This Friday marks the anniversary of my dad's death in 2002. For me this year will be a bit sadder than most. My dad would have been over the moon had he been alive to see me start medical school. Many of the folks on his side of the family never even completed high school let alone university.
I had a few random things in a bag I brought with me from storage when I last moved. And I mean random...plunger for French press, old camera, greeting cards, mesh bag, mail, incense... and as I sorted though--a photo of my dad and I on his ride-a-mower when I was about 4 emerged. This photo floated out of my stack of paperwork and landed on the table. I had completely forgotten about it-- most of my photos are in storage about 900kms away.
I stared at it for a while then tacked it up on my fridge. I realised that his death day is tomorrow and that he died not knowing I'd reach my goal of medical school. Hadn't pieced that reality together yet. After losing a parent it seems all victories become somewhat bittersweet because that tender spot inevitably gets reactivated with each triumph. Our parents are the only people in the world that genuinely care when we succeed or when we fail. Our accomplishments to them are uncomplicated in ways that cannot be with a spouse or friends.

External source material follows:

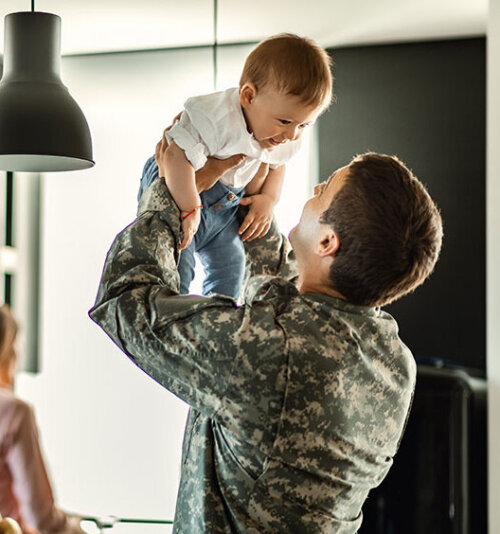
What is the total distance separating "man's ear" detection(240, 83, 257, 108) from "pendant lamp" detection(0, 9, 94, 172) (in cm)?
68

Many people say to me "oh, your father knows what you are up to" but honestly, I don't know if I believe that. I think (if there is an afterlife) it will be so unimaginably wonderful that our souls will be preoccupied with much more important things than hanging around earth to see if our living offspring become doctors or not. I know my father was very proud of who I was even when I was just a punk-assed 22 year old. I think a part of my wishing he were around to see me off in May stems from my desire to show him "See dad! You and mom done good!" Giving me the chance to say thank you for eating my watery scrambled eggs, letting me put rollers in your hair, and tolerating the boyfriends who wore trench coats.
It all worked out in the end Dad.
I hope you're riding some cosmic wave or fishing off a plentiful dock with Cubby right now.